Please rewrite the items below with "distant mountain" changed to "far mountain" everywhere, keeping everything else the same.

▶ _Recorded data_:
......
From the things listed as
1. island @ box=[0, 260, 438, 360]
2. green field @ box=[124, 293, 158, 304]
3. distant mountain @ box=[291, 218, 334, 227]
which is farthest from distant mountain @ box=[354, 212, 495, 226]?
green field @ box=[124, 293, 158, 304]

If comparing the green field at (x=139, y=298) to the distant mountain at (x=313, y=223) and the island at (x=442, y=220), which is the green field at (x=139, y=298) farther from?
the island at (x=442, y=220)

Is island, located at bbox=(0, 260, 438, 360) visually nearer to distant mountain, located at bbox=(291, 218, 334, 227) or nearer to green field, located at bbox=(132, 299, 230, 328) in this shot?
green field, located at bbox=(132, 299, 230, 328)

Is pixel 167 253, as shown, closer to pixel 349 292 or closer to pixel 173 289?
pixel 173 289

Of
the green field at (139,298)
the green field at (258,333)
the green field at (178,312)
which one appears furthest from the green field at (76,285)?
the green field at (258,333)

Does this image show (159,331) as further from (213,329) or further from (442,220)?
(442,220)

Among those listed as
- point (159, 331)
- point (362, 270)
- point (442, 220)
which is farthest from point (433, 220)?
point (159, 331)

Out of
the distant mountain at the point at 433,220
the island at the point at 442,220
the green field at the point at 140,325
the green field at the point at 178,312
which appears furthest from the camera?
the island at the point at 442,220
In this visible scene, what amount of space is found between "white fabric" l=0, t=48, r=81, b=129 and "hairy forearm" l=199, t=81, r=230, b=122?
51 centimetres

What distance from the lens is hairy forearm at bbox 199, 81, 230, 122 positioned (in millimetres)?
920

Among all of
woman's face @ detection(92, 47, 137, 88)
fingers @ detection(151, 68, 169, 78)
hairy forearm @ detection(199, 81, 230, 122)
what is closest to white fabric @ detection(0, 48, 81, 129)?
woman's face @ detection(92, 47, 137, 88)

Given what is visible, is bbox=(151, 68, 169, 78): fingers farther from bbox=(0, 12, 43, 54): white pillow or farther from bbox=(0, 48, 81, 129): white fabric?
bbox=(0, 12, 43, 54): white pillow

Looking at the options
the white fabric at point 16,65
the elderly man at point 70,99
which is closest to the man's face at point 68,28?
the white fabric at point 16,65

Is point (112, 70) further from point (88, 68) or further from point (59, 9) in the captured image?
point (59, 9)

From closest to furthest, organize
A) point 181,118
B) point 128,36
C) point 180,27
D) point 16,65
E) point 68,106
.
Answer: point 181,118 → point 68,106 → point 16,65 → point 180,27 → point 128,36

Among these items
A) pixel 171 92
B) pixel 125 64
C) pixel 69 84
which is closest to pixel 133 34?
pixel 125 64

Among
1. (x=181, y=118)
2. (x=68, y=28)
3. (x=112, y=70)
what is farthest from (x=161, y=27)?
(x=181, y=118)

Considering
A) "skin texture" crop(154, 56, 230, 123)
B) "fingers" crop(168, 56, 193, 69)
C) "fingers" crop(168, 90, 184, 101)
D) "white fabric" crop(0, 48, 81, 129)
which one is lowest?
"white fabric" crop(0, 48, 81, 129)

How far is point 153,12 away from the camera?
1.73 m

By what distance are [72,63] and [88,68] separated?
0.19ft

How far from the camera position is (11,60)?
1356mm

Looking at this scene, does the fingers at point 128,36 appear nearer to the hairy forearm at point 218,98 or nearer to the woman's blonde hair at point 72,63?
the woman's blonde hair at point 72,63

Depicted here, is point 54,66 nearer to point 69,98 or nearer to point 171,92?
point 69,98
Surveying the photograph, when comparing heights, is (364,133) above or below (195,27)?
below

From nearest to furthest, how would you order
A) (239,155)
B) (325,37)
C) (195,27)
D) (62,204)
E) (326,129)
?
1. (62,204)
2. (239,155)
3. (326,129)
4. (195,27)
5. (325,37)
......
▶ _Solution for this task_:
From the things listed as
1. island @ box=[0, 260, 438, 360]
2. green field @ box=[124, 293, 158, 304]
3. far mountain @ box=[291, 218, 334, 227]
which is farthest from far mountain @ box=[354, 212, 495, 226]?
green field @ box=[124, 293, 158, 304]

If comparing the green field at (x=139, y=298) to the far mountain at (x=313, y=223) and the island at (x=442, y=220), which is the green field at (x=139, y=298) farther from?
the island at (x=442, y=220)

Is island, located at bbox=(0, 260, 438, 360) visually nearer to far mountain, located at bbox=(291, 218, 334, 227) or nearer to green field, located at bbox=(132, 299, 230, 328) in this shot?
green field, located at bbox=(132, 299, 230, 328)

Is pixel 167 253, as shown, closer to pixel 349 292 or closer to pixel 173 289?
pixel 173 289

Of
the green field at (139,298)
the green field at (258,333)
the green field at (178,312)
which one appears furthest from the green field at (76,285)?
the green field at (258,333)

Does this image show (159,331) as further from (213,329) or further from (442,220)?
(442,220)

Among those listed as
- point (159, 331)
- point (362, 270)
- point (442, 220)
which is farthest from point (433, 220)?
point (159, 331)

Out of
the far mountain at the point at 433,220
the island at the point at 442,220
the green field at the point at 140,325
the green field at the point at 178,312
which appears furthest from the camera?
the island at the point at 442,220
In this visible scene, what amount of space is found between "white fabric" l=0, t=48, r=81, b=129 and "hairy forearm" l=199, t=81, r=230, b=122?
51 centimetres

What distance from the lens is hairy forearm at bbox 199, 81, 230, 122 positioned (in millimetres)?
920

Among all of
woman's face @ detection(92, 47, 137, 88)
fingers @ detection(151, 68, 169, 78)
hairy forearm @ detection(199, 81, 230, 122)
what is closest to white fabric @ detection(0, 48, 81, 129)?
woman's face @ detection(92, 47, 137, 88)

Given what is visible, is bbox=(151, 68, 169, 78): fingers farther from bbox=(0, 12, 43, 54): white pillow or farther from bbox=(0, 48, 81, 129): white fabric?
bbox=(0, 12, 43, 54): white pillow

Looking at the options
the white fabric at point 16,65
the elderly man at point 70,99
which is closest to the man's face at point 68,28?
the white fabric at point 16,65

Is point (112, 70) further from point (88, 68) or further from point (59, 9) in the captured image?
point (59, 9)

From closest to furthest, organize
A) point 181,118
B) point 128,36
C) point 180,27
D) point 16,65
E) point 68,106
.
Answer: point 181,118 → point 68,106 → point 16,65 → point 180,27 → point 128,36

Among these items
A) pixel 171 92
B) pixel 125 64
C) pixel 69 84
which is closest to pixel 133 34?
pixel 125 64

Among
1. (x=181, y=118)
2. (x=68, y=28)
3. (x=112, y=70)
what is farthest from (x=161, y=27)?
(x=181, y=118)

Considering
A) "skin texture" crop(154, 56, 230, 123)
B) "fingers" crop(168, 56, 193, 69)
C) "fingers" crop(168, 90, 184, 101)
D) "white fabric" crop(0, 48, 81, 129)
which one is lowest?
"white fabric" crop(0, 48, 81, 129)

How far is point 153,12 away from the camera?
1.73 m

By what distance are [72,63] and [88,68] separated?
0.19ft

How far from the camera position is (11,60)?
1356mm

Looking at this scene, does the fingers at point 128,36 appear nearer to the hairy forearm at point 218,98 or nearer to the woman's blonde hair at point 72,63?
the woman's blonde hair at point 72,63

Depicted here, is point 54,66 nearer to point 69,98 or nearer to point 171,92?
point 69,98
Surveying the photograph, when comparing heights, is (364,133) above or below (195,27)?
below

From nearest to furthest, how would you order
A) (239,155)
B) (325,37)
C) (195,27)
D) (62,204)
E) (326,129)
?
1. (62,204)
2. (239,155)
3. (326,129)
4. (195,27)
5. (325,37)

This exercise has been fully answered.